Prior to working on an ambulance, in addition to their basic training, nurses must undergo a further one year specialization course resulting in a four year education pathway. The use of nurses can be advantageous in a number of regards, specifically with an improved knowledge of in-hospital care and drugs, and a mutual understanding between pre-and in-hospital staff.

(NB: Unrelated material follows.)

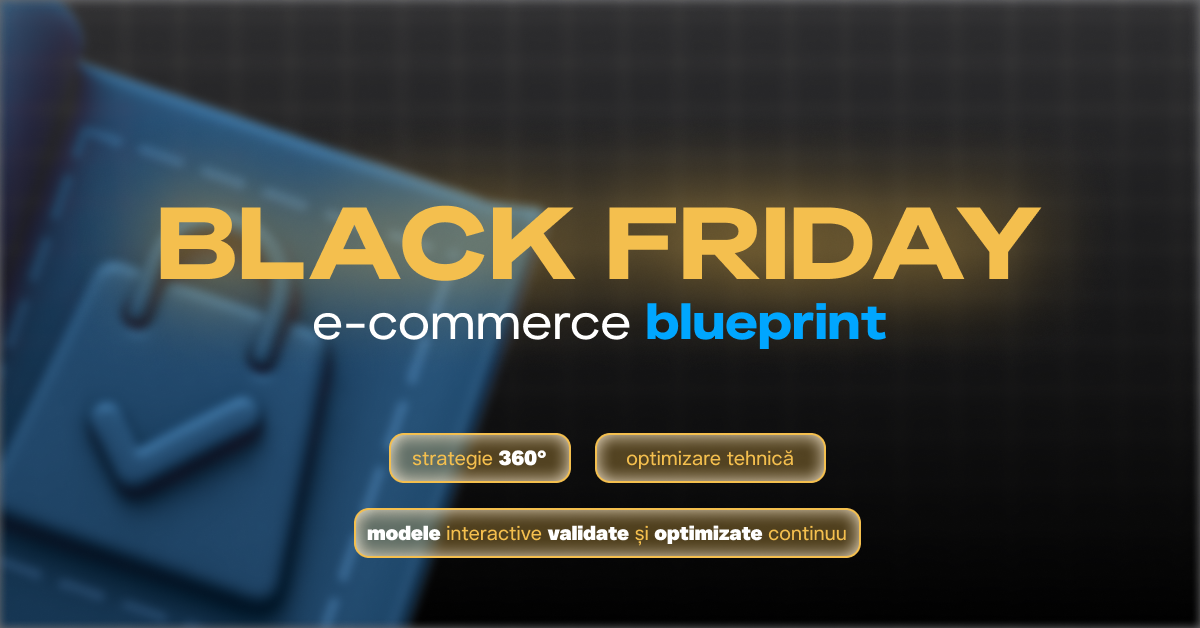 BLACK FRIDAY e-commerce blueprint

However, the role of a nurse in hospital differs in several ways from that of an ambulance clinician, mainly in that the emphasis is on the ambulance clinician to make an independent initial diagnosis and to decide treatment priorities (Suserud, 2005). As a result, although paramedic training in the UK is shorter in total duration, it is more specific in nature and has a greater emphasis on identification and treatment of immediate needs. These differences in training methods might potentially have an impact on clinical confidence.

Conclusion

In many ways, ambulance practice and procedures in Sweden and the UK are similar, however there are also a number of significant differences between the two countries.

The organization and staff welfare arrangements in Sweden (at least in Halland) appear to offer significant benefits in terms of operations, patient welfare and staff morale. Notable issues are organization of vehicles and equipment and the provision of alternative pathways which are enabled through the commissioning and training procedures used.

Training is significantly different in Sweden as all clinicians must first qualify as nurses and then undergo specialist prehospital training. This offers a number of benefits, particularly improved knowledge of in-hospital treatment and improved relations between pre-and in-hospital staff. It is also perhaps responsible for the high standards of patient care witnessed. The in-hospital nursing role, however, differs from that of a paramedic in that the emphasis is on patient care rather than assessment and determination of treatment priorities. As a result, the amount of specific training received is less and may in turn have an impact on clinical confidence.

The lack of nationalized guidance may be seen as an issue as it can potentially lead to variations in standards of care. This is being addressed in part through the introduction of the METTS triage system on a national basis, this however, is not as extensive as the JRCALC guidelines which cover additional areas such as spinal immobilization.

Though there are some potential issues with the METTS system, its implementation across both the prehospital and in-hospital environments is a great step forward and greatly improves the integration of care between the two environments. More rapid handover and potential improvement in communications are of particular importance.

In conclusion, though there are some areas of practice which are perhaps more developed in the UK, there are many aspects of practice in Sweden which could be of great benefit were they to be adopted in the UK, most especially in terms of service organization.

Key points

  • Although broadly similar, there are significant differences between practice in Sweden (Halland) and the UK and raise a number of important questions.
  • Could alternative commissioning methods enable a more seamless transition between prehospital and in hospital care?
  • The METTS system can help improve comunication between pre-and in hospital clinicians but does it offer an alternative to nationally accepted clinical guidelines or is there a risk of de-skilling the clinician?
  • Does improved staff welfare encourage a more efficient service for the patient?
  • The role of a hospital nurse is different to that of an ambulance clinician. Does using nurses with extended training improve some aspects of the role or does it reduce the duration of job specific training?